Gia noted the “Vicky” immediately. Jack never called her by that name. She was always “Vicks” to him.

“In… in my playhouse.”

Jack jumped up and began pacing around the kitchen, frantically running the fingers of both hands through his hair. Finally he seemed to come to a decision:

“All right—we’re getting out of here.”

Gia was on her feet. “What are you—?”

“Out! All of us! And no one eat any thing! Not a thing! That goes for you, too, Eunice!”

Eunice puffed herself up. “I beg your pardon?”

Jack got behind her and firmly guided her toward the door. He was not rough with her but there was no hint of playfulness about him. He came over to Gia and pulled Vicky away from her.

“Get your toys together. You and your mommy are going on a little trip.”

Jack’s sense of urgency was contagious. Without a backward glance at her mother, Vicky ran outside.

Gia shouted angrily: “Jack, you can’t do this! You can’t come in here and start acting like a fire marshall. You’ve no right!”
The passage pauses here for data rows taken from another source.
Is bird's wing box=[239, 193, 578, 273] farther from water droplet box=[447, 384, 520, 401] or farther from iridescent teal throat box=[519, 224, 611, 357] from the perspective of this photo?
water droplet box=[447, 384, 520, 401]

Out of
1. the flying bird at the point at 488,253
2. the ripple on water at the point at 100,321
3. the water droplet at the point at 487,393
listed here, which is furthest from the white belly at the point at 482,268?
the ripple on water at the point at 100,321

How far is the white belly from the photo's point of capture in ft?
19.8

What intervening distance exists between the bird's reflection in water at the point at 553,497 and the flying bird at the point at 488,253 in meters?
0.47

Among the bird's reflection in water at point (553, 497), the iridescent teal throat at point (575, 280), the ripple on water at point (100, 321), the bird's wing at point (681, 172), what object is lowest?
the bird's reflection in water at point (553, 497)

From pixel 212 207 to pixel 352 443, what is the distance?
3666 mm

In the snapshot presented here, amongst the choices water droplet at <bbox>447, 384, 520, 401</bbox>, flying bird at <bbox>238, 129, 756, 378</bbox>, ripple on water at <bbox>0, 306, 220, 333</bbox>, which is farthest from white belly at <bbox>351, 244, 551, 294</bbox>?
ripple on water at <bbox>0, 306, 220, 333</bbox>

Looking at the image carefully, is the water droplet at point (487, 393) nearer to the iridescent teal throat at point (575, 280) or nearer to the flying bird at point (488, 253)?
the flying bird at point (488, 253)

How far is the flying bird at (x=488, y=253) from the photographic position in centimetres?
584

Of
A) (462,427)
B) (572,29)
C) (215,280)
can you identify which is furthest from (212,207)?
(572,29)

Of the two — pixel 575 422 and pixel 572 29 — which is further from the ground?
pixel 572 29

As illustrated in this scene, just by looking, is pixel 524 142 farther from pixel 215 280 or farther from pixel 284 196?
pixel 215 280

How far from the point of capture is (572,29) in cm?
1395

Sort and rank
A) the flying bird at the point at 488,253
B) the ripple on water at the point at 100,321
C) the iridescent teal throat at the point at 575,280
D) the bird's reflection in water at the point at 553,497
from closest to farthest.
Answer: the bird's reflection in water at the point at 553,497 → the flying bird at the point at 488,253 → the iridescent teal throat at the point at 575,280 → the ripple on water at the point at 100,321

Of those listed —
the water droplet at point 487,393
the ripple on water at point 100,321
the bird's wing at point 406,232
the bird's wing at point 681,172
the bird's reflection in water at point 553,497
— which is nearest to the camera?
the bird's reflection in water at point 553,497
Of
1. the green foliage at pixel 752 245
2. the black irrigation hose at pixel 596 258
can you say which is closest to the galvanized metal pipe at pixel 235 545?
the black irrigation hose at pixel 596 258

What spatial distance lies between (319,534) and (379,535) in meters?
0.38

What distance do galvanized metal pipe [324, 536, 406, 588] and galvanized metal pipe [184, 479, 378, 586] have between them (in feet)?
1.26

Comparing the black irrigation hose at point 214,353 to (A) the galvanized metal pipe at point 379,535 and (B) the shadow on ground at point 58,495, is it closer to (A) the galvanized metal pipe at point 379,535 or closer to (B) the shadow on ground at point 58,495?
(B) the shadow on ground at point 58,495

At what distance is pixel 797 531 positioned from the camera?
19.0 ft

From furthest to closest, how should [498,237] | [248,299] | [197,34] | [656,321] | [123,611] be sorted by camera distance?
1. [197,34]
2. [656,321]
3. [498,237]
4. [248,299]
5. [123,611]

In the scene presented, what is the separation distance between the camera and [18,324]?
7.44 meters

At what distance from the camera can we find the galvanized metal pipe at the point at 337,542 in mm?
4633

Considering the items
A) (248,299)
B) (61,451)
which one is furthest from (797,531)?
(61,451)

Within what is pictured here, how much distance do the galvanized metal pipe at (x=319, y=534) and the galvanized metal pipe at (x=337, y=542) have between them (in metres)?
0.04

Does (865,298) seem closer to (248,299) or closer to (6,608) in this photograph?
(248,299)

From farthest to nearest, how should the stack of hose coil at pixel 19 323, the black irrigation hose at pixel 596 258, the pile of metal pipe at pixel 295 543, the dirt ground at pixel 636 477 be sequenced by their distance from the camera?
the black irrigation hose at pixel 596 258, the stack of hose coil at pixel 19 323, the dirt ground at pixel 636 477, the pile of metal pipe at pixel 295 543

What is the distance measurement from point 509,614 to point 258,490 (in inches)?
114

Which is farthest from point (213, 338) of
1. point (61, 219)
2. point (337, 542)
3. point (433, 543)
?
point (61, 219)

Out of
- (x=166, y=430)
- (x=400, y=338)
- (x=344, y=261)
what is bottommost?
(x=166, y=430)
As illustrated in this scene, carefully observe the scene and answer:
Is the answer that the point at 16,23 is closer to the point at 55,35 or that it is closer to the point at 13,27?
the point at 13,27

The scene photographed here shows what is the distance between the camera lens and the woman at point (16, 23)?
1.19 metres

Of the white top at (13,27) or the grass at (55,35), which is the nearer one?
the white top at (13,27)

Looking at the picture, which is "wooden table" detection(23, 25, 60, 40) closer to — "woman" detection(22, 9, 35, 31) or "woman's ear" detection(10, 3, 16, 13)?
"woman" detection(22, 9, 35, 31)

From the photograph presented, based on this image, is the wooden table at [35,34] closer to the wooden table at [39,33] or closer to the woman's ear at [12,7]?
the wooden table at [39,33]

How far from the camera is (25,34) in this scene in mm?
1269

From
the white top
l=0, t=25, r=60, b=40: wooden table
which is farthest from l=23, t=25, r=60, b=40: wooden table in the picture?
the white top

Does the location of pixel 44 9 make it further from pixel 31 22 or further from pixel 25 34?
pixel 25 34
“Listen to me!” he said in a low voice as he grasped her left biceps in a grip that bordered on pain. “Do you want Vicky to end up like Grace and Nellie? Gone without a trace?”

Gia tried to speak but no words came out. She felt as if her heart had stopped. Vicky gone? No—!
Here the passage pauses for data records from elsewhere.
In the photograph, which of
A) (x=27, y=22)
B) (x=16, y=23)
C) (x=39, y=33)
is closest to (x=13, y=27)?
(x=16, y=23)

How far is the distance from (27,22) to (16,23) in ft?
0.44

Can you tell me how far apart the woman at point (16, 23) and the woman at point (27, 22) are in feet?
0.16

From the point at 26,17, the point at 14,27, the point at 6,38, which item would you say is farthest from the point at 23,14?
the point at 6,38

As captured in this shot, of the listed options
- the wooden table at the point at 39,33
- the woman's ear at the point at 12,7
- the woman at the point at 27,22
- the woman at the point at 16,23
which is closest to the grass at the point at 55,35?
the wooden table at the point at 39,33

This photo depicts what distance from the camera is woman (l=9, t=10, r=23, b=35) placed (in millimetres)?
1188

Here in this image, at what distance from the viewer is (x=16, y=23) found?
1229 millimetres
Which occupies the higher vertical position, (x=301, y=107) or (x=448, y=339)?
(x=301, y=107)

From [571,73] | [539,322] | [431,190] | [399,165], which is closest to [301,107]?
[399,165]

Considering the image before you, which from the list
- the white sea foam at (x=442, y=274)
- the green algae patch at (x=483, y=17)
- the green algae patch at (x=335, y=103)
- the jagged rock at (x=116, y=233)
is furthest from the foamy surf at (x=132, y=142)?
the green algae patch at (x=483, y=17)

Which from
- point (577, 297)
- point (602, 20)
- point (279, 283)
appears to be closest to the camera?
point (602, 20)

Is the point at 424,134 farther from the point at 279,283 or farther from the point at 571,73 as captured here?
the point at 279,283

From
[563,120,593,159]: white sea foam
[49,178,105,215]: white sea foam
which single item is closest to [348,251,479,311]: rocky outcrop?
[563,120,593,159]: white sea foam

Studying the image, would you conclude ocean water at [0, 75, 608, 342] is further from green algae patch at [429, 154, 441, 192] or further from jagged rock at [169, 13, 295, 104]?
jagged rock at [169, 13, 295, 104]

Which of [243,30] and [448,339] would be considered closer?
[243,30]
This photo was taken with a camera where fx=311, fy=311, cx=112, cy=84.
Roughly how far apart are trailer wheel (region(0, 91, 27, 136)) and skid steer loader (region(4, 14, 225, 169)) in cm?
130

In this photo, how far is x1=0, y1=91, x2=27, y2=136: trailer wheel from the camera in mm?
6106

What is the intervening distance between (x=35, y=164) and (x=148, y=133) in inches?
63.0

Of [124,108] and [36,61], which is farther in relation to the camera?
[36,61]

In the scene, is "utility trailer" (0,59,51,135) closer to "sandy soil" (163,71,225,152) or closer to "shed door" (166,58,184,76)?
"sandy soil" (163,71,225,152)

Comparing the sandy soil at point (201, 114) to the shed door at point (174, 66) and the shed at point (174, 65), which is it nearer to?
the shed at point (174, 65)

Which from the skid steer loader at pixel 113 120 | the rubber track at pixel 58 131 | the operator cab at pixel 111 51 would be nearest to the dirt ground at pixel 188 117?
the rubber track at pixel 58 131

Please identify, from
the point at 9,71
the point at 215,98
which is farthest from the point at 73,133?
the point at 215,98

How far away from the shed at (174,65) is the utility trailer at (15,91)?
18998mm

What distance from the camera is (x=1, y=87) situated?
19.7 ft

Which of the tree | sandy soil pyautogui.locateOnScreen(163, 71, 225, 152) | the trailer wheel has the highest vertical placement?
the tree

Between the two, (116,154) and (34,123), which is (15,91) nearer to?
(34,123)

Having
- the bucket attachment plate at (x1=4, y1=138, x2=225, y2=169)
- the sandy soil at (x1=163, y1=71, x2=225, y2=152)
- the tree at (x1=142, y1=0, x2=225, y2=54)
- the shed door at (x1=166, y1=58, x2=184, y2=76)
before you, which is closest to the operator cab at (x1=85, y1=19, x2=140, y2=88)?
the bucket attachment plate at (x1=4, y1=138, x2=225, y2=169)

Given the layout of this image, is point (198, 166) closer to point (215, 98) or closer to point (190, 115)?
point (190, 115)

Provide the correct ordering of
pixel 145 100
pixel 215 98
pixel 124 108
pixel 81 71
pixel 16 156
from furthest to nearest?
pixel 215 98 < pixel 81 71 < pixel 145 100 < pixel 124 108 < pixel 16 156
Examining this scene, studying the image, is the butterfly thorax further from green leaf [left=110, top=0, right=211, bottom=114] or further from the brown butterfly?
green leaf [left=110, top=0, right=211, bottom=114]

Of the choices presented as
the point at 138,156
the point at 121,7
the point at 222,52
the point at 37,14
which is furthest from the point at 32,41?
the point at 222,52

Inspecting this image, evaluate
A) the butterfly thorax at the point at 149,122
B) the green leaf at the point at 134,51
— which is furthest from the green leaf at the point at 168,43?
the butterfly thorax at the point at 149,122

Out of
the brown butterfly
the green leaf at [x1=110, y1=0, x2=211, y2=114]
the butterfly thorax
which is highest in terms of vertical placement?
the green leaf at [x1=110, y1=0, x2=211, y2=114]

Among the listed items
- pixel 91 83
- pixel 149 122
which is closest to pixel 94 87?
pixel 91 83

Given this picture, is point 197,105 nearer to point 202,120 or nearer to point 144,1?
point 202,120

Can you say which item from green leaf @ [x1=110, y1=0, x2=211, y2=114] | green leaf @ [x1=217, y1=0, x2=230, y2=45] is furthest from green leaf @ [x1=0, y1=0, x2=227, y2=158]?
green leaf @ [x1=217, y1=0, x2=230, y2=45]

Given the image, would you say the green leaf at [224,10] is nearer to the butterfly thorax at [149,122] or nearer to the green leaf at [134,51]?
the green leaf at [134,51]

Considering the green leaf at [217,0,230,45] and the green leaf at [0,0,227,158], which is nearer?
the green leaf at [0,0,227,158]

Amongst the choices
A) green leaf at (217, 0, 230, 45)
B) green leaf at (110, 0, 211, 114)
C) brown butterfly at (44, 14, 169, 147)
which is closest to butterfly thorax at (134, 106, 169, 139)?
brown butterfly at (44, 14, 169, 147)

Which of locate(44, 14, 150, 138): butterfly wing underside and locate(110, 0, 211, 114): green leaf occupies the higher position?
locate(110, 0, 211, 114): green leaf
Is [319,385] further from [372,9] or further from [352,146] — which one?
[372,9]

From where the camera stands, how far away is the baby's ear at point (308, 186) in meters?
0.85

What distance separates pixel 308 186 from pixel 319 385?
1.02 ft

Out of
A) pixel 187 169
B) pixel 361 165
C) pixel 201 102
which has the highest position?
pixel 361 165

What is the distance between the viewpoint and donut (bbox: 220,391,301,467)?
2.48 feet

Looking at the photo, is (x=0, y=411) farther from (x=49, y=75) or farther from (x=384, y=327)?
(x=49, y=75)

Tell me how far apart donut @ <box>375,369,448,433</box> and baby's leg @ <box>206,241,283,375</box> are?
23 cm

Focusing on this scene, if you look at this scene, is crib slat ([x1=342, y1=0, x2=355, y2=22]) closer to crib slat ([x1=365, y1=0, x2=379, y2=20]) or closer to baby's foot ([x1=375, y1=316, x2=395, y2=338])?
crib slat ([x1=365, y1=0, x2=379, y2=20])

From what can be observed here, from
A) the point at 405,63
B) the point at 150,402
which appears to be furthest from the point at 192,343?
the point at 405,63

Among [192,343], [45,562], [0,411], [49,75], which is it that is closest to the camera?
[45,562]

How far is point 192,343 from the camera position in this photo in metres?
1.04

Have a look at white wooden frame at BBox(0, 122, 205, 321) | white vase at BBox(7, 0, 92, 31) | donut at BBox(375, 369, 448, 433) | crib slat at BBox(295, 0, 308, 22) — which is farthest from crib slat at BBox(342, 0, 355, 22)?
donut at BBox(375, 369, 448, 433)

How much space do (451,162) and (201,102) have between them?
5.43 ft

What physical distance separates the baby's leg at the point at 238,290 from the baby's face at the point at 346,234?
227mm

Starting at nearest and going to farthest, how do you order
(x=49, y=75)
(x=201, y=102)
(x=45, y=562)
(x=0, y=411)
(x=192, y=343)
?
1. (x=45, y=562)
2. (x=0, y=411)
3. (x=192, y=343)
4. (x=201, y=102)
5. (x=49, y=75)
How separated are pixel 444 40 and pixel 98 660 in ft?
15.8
“I didn’t think so,” Jack said. “If we’re here tonight, that might happen.”

Gia still couldn’t speak. The horror of the thought was a hand clutching at her throat.

“Go!” he said, pushing her toward the front of the house. “Pack up and we’ll get out of here.”

Gia stumbled away from him. It was not so much what Jack said, but what she had seen in his eyes… something she had never seen nor ever expected to see: fear.

Jack afraid—it was almost inconceivable. Yet he was; she was sure of it. And if Jack was afraid, what should she be?

Terrified, she ran upstairs to pack her things.